Positioning Your Franchise and Understanding Your Franchise Territory

A major retailer, such as a Walmart or Macy’s, may be an ideal neighbor to have, as these stores will bring a lot of foot traffic to the surrounding location. Further, it is also important to think about who is right next door. For example, if you want to open up a toy store, you probably won’t want to open it next to a gun shop. If you want to open a bakery, it may be best to open it next to a lunch place so people will visit you for dessert.

While some franchisors may already have specific locations in mind for their next store, most franchisors will generally give the franchisee their guidelines and then leave it up to the franchisee to find a place that falls within those guidelines. Be aware, however, that the franchisor may limit your franchise territory to only a few blocks. Your franchise territory is the territory in which the franchisor guarantees that another of the same franchise will not open. Further, your franchise territory may be hard to negotiate. This is especially true if the franchisor has a well-known or well-developed franchise.
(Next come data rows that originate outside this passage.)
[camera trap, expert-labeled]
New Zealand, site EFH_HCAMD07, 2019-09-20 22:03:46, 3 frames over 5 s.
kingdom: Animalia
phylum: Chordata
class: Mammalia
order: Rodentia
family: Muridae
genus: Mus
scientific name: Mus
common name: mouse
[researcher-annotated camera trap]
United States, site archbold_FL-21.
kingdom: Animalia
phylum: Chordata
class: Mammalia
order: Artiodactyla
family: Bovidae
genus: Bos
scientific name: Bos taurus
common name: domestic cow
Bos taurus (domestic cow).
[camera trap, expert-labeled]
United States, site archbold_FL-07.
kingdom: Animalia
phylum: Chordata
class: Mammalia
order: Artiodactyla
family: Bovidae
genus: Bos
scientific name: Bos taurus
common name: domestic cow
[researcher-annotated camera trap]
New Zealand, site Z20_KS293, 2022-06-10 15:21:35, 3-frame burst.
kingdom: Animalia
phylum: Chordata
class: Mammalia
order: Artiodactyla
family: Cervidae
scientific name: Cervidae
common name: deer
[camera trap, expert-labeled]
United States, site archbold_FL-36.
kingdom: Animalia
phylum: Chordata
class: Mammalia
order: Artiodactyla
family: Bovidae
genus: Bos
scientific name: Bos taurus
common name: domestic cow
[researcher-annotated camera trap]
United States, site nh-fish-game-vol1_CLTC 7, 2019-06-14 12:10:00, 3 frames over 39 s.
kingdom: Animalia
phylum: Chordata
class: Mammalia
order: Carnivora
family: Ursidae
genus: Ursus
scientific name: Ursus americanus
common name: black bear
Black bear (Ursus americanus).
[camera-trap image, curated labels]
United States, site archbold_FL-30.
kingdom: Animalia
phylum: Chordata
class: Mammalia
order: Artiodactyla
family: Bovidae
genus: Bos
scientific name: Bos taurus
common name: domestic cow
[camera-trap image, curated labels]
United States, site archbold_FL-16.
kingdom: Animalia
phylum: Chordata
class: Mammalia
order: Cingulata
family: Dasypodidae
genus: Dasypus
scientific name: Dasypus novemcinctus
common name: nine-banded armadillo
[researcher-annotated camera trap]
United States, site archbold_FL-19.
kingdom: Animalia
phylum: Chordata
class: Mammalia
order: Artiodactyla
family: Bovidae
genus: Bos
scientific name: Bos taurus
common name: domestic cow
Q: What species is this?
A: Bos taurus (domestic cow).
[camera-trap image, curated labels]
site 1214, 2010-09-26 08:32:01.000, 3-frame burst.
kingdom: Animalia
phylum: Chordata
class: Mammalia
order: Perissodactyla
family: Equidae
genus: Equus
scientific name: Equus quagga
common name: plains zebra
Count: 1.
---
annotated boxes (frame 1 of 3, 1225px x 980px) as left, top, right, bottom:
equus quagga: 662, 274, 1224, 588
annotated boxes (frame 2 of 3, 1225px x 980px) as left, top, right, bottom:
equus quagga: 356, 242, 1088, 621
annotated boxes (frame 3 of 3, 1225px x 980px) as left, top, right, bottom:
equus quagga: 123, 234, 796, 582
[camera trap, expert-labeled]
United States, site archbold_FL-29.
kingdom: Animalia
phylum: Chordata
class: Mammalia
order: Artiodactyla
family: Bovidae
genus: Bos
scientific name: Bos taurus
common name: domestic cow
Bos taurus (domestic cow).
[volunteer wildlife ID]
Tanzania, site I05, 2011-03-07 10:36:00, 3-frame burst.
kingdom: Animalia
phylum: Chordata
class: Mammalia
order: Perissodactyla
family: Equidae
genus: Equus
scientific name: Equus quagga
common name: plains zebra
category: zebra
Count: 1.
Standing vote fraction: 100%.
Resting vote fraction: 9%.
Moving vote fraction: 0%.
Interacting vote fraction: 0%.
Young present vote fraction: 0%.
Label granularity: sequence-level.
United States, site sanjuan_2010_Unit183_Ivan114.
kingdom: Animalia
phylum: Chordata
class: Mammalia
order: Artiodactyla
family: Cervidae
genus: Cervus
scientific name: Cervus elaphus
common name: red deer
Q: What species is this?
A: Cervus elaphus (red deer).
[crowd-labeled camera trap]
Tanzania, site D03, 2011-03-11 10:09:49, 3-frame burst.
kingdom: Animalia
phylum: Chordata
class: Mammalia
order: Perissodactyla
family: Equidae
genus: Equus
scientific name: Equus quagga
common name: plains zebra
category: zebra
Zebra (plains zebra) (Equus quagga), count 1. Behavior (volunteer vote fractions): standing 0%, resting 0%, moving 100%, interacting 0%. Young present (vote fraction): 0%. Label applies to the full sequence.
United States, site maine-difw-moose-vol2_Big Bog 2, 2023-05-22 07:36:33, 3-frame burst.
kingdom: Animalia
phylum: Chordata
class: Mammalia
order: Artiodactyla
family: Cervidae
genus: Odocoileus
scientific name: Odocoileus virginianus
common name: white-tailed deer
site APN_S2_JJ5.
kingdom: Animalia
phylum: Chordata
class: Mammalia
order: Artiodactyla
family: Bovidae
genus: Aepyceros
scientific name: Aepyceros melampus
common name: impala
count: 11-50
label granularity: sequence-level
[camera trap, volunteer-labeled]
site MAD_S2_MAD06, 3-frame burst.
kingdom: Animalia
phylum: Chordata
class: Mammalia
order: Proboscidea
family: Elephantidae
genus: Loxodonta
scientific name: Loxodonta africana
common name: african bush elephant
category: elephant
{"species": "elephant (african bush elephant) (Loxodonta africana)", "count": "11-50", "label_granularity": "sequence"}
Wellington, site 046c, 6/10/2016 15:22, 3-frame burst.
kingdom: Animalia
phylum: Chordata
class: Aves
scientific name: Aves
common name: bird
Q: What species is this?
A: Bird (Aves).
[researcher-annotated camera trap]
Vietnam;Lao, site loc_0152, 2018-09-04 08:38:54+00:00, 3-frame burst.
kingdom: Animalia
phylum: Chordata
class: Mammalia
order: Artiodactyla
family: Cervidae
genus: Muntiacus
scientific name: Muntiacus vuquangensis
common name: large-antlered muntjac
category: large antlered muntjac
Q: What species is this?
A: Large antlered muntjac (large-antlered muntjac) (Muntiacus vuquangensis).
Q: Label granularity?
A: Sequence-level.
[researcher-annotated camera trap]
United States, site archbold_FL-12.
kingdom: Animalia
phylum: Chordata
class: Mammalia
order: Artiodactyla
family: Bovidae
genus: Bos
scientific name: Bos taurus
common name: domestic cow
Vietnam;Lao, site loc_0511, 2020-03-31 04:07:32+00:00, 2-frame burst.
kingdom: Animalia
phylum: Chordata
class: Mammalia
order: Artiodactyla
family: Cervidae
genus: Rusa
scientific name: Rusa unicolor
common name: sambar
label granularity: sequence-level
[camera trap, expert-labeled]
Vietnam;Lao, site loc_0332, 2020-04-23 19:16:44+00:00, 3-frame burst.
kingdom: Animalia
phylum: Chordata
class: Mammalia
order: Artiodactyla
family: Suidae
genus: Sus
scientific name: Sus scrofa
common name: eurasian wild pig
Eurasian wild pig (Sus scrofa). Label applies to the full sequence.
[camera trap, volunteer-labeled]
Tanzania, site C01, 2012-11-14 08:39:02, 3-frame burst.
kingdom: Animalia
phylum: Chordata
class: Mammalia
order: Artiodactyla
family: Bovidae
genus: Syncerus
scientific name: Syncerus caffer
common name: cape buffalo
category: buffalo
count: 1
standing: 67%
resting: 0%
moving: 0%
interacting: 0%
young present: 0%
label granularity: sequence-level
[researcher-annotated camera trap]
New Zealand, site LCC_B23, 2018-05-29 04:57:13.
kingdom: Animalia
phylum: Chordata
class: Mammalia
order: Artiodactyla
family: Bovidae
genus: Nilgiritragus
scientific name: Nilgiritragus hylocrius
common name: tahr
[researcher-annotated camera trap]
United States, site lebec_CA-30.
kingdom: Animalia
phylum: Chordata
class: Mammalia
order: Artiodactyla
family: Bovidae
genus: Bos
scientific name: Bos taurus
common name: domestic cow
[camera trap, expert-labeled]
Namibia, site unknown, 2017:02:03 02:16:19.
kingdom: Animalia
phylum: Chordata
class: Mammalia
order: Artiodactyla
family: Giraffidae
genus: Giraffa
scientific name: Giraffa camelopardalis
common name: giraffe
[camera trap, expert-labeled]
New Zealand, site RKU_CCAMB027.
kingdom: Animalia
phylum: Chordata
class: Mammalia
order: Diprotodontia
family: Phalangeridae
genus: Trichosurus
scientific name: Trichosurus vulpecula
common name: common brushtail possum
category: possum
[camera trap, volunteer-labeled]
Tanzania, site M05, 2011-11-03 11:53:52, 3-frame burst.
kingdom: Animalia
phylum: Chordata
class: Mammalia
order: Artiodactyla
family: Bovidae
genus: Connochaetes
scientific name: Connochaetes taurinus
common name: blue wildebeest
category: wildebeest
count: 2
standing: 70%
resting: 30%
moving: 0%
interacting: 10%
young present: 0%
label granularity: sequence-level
Signing the Franchise Lease

Once the franchisee and franchisor have settled on a location that meets the needs of the franchise, you will sign a lease for your business with the building owners. A good franchisor will help you through this process, and may be able to negotiate certain provisions in the lease. For example, if you want to move your franchise into a mall that has a Walmart as its “anchor” business, you may be able to include a provision in the lease that allows you to renegotiate the terms of the lease if the Walmart moves out of the mall. A franchisor can also help you negotiate the rent, the percentage that the rent will rise each year, and determine what kind of business insurance the building owner requires you to have. A building owner will generally be more willing to negotiate terms with a franchise owner more than any other business because franchises have a higher rate of success than many mom-and-pop businesses.

The Ideal Franchise Location

At the end of the day, an ideal franchise location has plenty of available parking, a lot of foot traffic, and at least one or two anchor businesses to ensure that the foot traffic is maintained. Most importantly, however, is that you stay within your budget and within the economic means of your business. Remember that when you are seeking out the right location, you are planning for your future. This means that all aspects of the location must be taken into consideration, especially the price.

Getting Help

To help ensure that you are signing into a smart lease and a good franchise plan, you should consult with an attorney who primarily represents franchisees.